> _Dataset content_
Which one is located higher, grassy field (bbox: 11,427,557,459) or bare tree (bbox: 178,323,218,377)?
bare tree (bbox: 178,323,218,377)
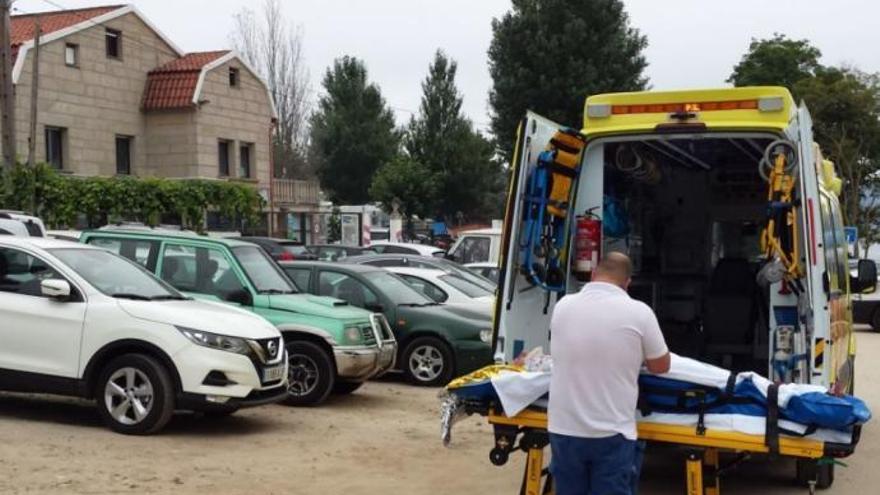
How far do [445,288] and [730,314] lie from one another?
5965 mm

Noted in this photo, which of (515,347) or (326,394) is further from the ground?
(515,347)

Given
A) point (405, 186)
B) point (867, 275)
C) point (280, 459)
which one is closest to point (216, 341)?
point (280, 459)

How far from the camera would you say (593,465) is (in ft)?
17.3

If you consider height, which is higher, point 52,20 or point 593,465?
point 52,20

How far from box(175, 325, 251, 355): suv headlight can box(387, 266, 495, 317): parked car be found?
208 inches

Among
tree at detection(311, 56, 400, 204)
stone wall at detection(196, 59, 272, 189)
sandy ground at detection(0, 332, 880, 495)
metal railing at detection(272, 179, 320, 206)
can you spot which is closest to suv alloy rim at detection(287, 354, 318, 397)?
sandy ground at detection(0, 332, 880, 495)

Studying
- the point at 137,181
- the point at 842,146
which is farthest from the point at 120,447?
the point at 842,146

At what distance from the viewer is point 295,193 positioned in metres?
40.1

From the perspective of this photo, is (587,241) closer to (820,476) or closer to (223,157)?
(820,476)

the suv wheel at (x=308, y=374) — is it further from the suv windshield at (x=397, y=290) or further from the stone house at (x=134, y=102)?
the stone house at (x=134, y=102)

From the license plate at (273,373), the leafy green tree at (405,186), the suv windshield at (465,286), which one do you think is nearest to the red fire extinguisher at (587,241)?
the license plate at (273,373)

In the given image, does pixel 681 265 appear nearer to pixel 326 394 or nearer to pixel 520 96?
pixel 326 394

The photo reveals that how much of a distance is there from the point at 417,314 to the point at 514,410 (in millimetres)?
6951

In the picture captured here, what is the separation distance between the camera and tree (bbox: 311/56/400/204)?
2170 inches
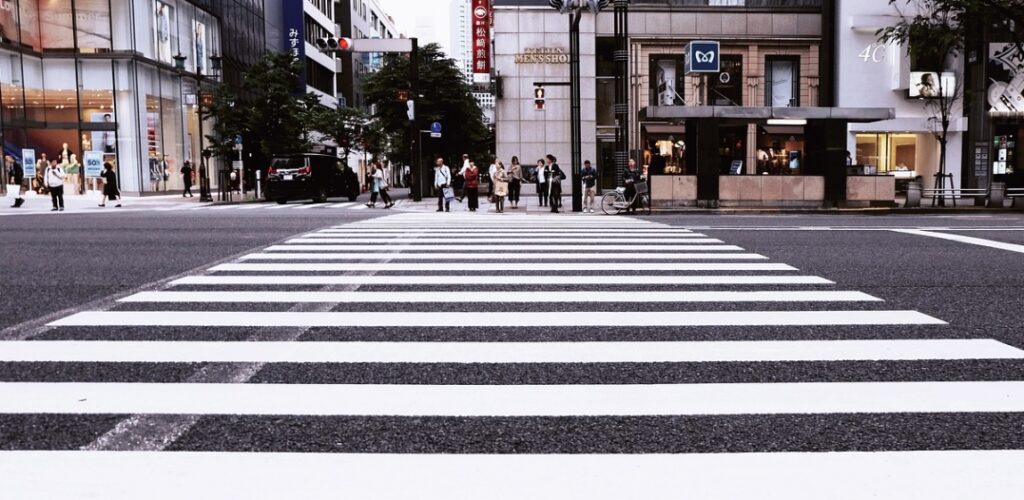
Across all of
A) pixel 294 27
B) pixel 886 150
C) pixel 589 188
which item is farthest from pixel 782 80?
pixel 294 27

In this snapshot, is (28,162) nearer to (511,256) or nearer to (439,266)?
(511,256)

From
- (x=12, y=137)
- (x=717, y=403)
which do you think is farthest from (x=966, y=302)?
(x=12, y=137)

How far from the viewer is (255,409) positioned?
3953 mm

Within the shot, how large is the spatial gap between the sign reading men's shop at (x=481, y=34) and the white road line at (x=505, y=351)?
3830 centimetres

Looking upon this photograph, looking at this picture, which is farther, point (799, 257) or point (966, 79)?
point (966, 79)

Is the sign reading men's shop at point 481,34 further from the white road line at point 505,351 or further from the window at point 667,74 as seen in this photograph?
the white road line at point 505,351

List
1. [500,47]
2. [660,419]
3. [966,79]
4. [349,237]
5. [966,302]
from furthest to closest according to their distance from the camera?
→ 1. [500,47]
2. [966,79]
3. [349,237]
4. [966,302]
5. [660,419]

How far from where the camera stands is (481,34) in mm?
41969

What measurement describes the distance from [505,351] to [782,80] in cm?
3733

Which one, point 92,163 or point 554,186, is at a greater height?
point 92,163

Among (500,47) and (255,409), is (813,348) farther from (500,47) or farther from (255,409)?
(500,47)

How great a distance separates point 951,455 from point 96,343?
199 inches

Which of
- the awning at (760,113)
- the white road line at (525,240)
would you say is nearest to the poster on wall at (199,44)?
the awning at (760,113)

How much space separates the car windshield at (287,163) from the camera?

> _What you will do_
Rewrite all of the rows above, swapping "suv windshield" for "front windshield" wherever it appears and leaving everything else unchanged. Omit the pictures.

> _Output for this exercise_
Which one is located higher, grassy field (bbox: 11,427,557,459) or bare tree (bbox: 178,323,218,377)?
bare tree (bbox: 178,323,218,377)
How far do [445,288] and [730,314] lie from one another?
5965 mm

Noted in this photo, which of (515,347) or (326,394) is further from the ground?
(515,347)

Given
A) point (405, 186)
B) point (867, 275)
C) point (280, 459)
which one is closest to point (216, 341)?
point (280, 459)

How far from the camera would you say (593,465) is (in ft)?
17.3

If you consider height, which is higher, point 52,20 or point 593,465?
point 52,20

How far from box(175, 325, 251, 355): suv headlight can box(387, 266, 495, 317): parked car be found?
208 inches

Among
tree at detection(311, 56, 400, 204)
stone wall at detection(196, 59, 272, 189)
sandy ground at detection(0, 332, 880, 495)
metal railing at detection(272, 179, 320, 206)
can you spot which is closest to suv alloy rim at detection(287, 354, 318, 397)?
sandy ground at detection(0, 332, 880, 495)

Studying
- the point at 137,181
- the point at 842,146
which is farthest from the point at 120,447?
the point at 842,146

At what distance from the viewer is point 295,193 positioned in metres?
40.1

From the perspective of this photo, is (587,241) closer to (820,476) or closer to (223,157)?
(820,476)

the suv wheel at (x=308, y=374) — is it further from the front windshield at (x=397, y=290) or further from the stone house at (x=134, y=102)?
the stone house at (x=134, y=102)

From the license plate at (273,373), the leafy green tree at (405,186), the front windshield at (465,286), which one do you think is nearest to the red fire extinguisher at (587,241)?
the license plate at (273,373)

In the given image, does pixel 681 265 appear nearer to pixel 326 394 or nearer to pixel 520 96?
pixel 326 394

The photo reveals that how much of a distance is there from the point at 417,314 to the point at 514,410 (in millimetres)?
6951

In the picture captured here, what is the separation distance between the camera and tree (bbox: 311/56/400/204)?
2170 inches
Across all of
A) pixel 294 27
B) pixel 886 150
C) pixel 589 188
which item is farthest from pixel 782 80?
pixel 294 27

In this snapshot, is (28,162) nearer to (511,256) or nearer to (439,266)?
(511,256)

From
- (x=12, y=137)
- (x=717, y=403)
which do you think is farthest from (x=966, y=302)?
(x=12, y=137)

How far from the viewer is (255,409) positioned?
3953 mm

Within the shot, how large is the spatial gap between the sign reading men's shop at (x=481, y=34) and the white road line at (x=505, y=351)?
3830 centimetres

Looking upon this photograph, looking at this picture, which is farther, point (799, 257) or point (966, 79)?
point (966, 79)

Is the sign reading men's shop at point 481,34 further from the white road line at point 505,351 or further from the window at point 667,74 as seen in this photograph?
the white road line at point 505,351

List
1. [500,47]
2. [660,419]
3. [966,79]
4. [349,237]
5. [966,302]
from furthest to closest according to their distance from the camera?
→ 1. [500,47]
2. [966,79]
3. [349,237]
4. [966,302]
5. [660,419]

How far from where the camera stands is (481,34) in mm?
41969

What measurement describes the distance from [505,351] to [782,80] in cm?
3733

Which one, point 92,163 or point 554,186, is at a greater height?
point 92,163

Among (500,47) and (255,409), is (813,348) farther from (500,47) or farther from (255,409)?
(500,47)

How great a distance separates point 951,455 from point 96,343?
199 inches

Which of
- the awning at (760,113)
- the white road line at (525,240)
would you say is nearest to the poster on wall at (199,44)?
the awning at (760,113)

How much space separates the car windshield at (287,163) from the camera?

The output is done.